Rising transactions and the growth of click & collect helped boost PayPoint’s pre-tax profits 11.5% to £46m for the year ending 31 March.
The payment provider’s total sales grew 1.7% to £212.2m, helped by continued strong growth in the UK and Ireland, where sales were up 6%.
The group said it saw record transaction volume over the year across retail, mobile and online.
CEO Dominic Taylor said the performance of click & collect had been “particularly encouraging”. The company’s CollectPlus service, which allows customers to send parcels to a local shop for collection, turned a profit for the first time during the year, with transactions up 76.4% to 13.6 million. The company said it would continue to invest in CollectPlus with the “ultimate goal to provide a larger parcel network than the Post Office”.
Earlier this month, PayPoint said CollectPlus would expand its network by a third over the next 12 months.

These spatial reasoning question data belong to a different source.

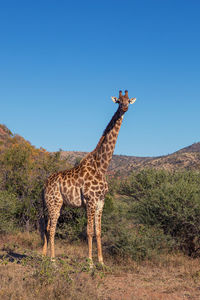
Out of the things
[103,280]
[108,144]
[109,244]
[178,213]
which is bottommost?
[103,280]

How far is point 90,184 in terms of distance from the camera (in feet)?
27.8

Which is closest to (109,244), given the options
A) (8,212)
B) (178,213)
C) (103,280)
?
(178,213)

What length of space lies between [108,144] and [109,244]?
3.24 m

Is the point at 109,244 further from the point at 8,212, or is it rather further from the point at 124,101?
the point at 8,212

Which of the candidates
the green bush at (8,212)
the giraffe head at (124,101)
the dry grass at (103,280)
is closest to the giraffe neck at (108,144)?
the giraffe head at (124,101)

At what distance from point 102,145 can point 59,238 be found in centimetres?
458

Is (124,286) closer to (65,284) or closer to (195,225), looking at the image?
(65,284)

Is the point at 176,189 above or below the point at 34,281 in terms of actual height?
→ above

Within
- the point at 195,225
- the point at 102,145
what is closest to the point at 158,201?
the point at 195,225

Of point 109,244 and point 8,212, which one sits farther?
point 8,212

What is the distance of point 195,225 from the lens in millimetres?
9156

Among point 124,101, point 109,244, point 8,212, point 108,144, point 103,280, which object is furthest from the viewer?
point 8,212

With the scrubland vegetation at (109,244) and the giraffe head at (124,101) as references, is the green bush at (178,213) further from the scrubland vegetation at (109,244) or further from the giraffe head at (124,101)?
the giraffe head at (124,101)

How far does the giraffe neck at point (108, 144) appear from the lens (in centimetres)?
872
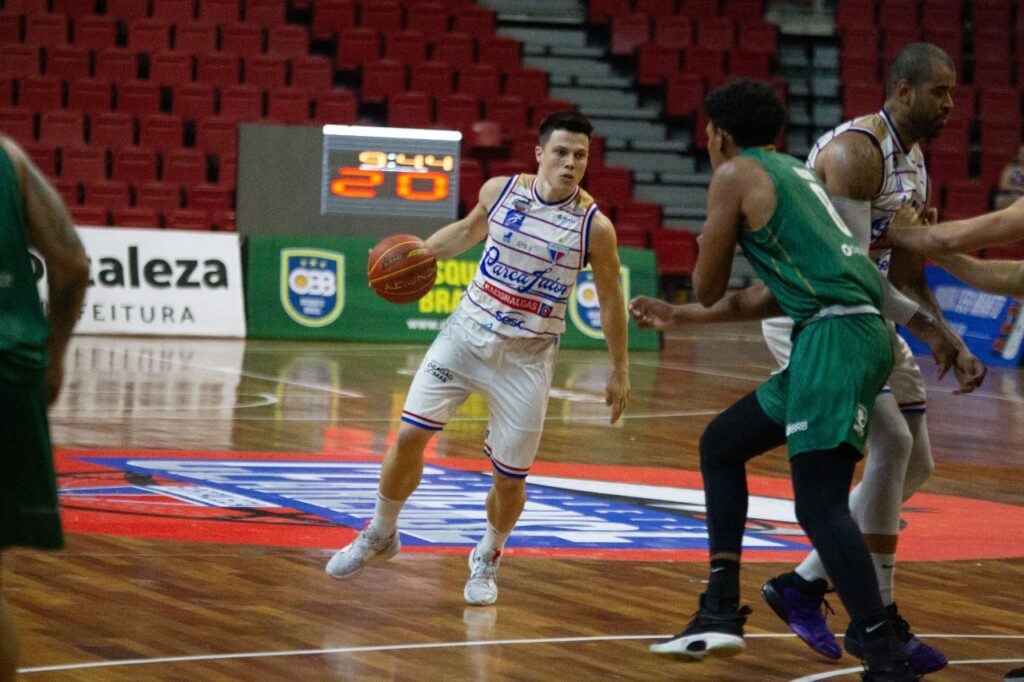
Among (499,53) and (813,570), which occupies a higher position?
(499,53)

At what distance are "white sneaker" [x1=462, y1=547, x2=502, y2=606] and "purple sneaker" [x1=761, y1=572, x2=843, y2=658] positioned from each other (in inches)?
42.9

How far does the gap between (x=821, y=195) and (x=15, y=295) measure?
7.76 ft

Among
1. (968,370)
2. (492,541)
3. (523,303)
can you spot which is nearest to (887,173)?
(968,370)

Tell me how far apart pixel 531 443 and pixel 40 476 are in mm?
2760

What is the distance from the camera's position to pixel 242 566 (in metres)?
6.33

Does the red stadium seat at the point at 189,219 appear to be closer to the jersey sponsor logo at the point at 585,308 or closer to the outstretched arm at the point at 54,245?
the jersey sponsor logo at the point at 585,308

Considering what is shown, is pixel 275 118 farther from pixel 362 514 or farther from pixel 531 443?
pixel 531 443

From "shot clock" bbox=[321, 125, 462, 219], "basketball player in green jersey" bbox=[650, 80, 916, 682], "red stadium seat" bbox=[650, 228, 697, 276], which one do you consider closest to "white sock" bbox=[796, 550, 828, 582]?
"basketball player in green jersey" bbox=[650, 80, 916, 682]

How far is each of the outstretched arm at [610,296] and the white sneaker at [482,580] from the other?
698 millimetres

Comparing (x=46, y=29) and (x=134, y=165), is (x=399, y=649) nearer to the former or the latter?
(x=134, y=165)

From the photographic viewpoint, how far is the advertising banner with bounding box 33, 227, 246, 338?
50.3 feet

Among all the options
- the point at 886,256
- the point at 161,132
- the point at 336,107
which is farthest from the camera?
the point at 336,107

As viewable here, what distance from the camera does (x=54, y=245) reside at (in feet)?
11.3

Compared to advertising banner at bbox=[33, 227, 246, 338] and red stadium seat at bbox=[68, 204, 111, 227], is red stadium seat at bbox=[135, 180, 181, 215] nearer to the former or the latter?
red stadium seat at bbox=[68, 204, 111, 227]
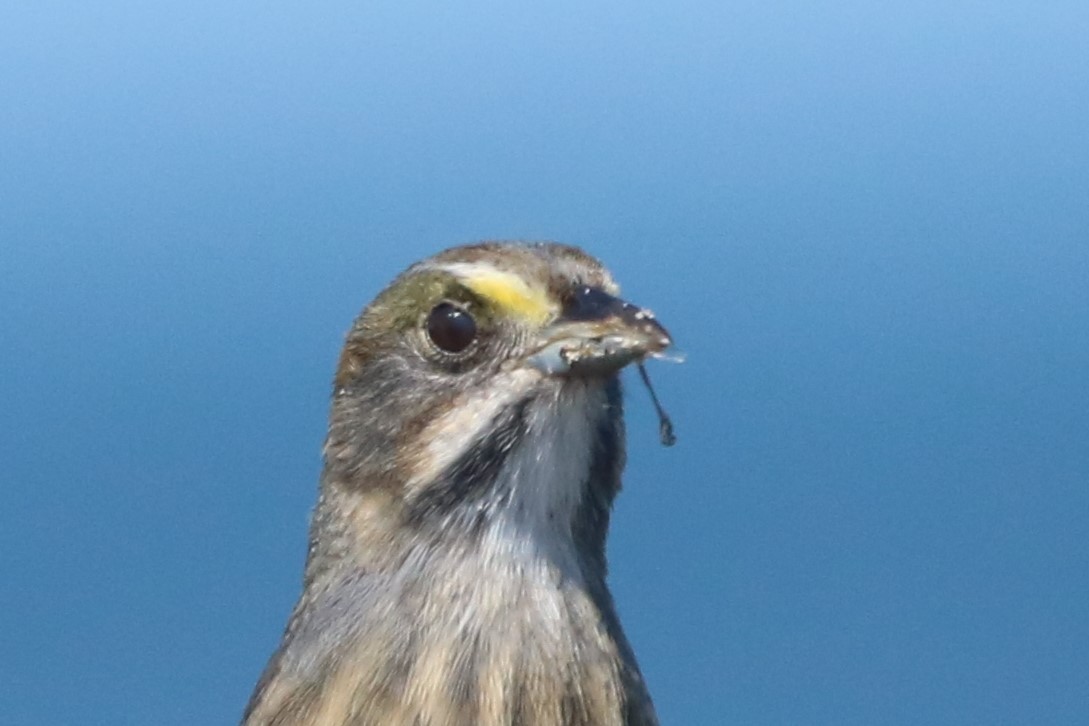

“PayPoint has continued to deliver earnings growth, in another busy year, in which our businesses have made good progress,” said CEO Dominic Taylor.
“Retail payments and services (UK, Ireland, Romania) and CollectPlus have grown and strengthened their positions in their markets,” he said, adding that the group had combined PayByPhone, PayPoint.net and the recently acquired cashless parking payment provider Adaptis to reinforce the company’s “multichannel payment capability”.
He added the market for mobile top-ups had continued to decline, though this trend had been bucked in Romania.
In order to create a “single proposition with a new modern identity”, the group had also launched the rebranding of the company on 20 May with a new logo. This was intended to make the brand “more modern and effective for the multichannel payment solution that now sits at the heart of PayPoint’s offer”, according to Taylor.
The group added that chairman David Newlands would retire in July after 16 years with the company. He will be replaced by Warren Tucker, who is non-executive director of Reckitt Benckiser and Thomas Cook.